The Princess Royal is to attend the 50th anniversary of the Fraserburgh Lifeboat disaster which will be marked with a commemorative service this weekend.
Crowds will gather at the Old Parish Church on Sunday, January 19, to join in a special service to mark 50 years since the Fraserburgh Lifeboat, the Duchess of Kent, capsized while on service with the loss of five crew members - Coxswain John Stephen, mechanic Fred Kirkness, William Hadden, James Buchan and James RS Buchan.
Her Royal Highness the Princess Royal will be in attendance at Sunday’s service while members of Buckie, Macduff and Peterhead lifeboat crews will also be participating.
The service will be held at 2pm and all are invited to attend.

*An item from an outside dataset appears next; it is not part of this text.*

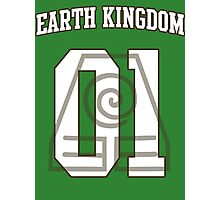Earth Kingdom Jersey #01 Photographic Print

Refreshments will be served in the leisure centre following the service.
If you are attending, please note that parking will be restricted. It is suggested that people use the parking facility at the leisure centre where shuttle buses will be available to and from the church. All attending are asked to be seated by 1.50pm.
Two days later, on Tuesday, January 21, there will be a short service held at Fraserburgh Lifeboat Station to mark the actual date of the disaster.
“Everyone who has an interest in Fraserburgh Lifeboat is invited to the service to commemorate the 50th anniversary of the disaster,” said Broch lifeboat coxswain Victor Sutherland.
“Unfortunately over the years the contact details of many of the people who we would like to invite to attend the service haven’t been updated. So we are hoping we can let them know through social and other media channels.”
During her period of service, the Duchess of Kent lifeboat launched 23 times and saved 13 lives.
The lifeboat had been called out in the early hours of January 21, 1970, to go to the aid of the Danish vessel, Opal, which had reported taking on water and in danger of sinking 38 miles offshore.
It made contact with the Opal just after midday and at 12.35pm she was escorting the Danish boat back to shore, but just three minutes later, at 12.38pm, she was lost.
Five of the six crew perished in the disaster, the only survivor being John (Jackson) Buchan who had been flung clear and pulled to safety by a Russian crew member from the Opal.
Some 13,000 people attended the joint funeral of the crew members in a mass public outpouring of grief.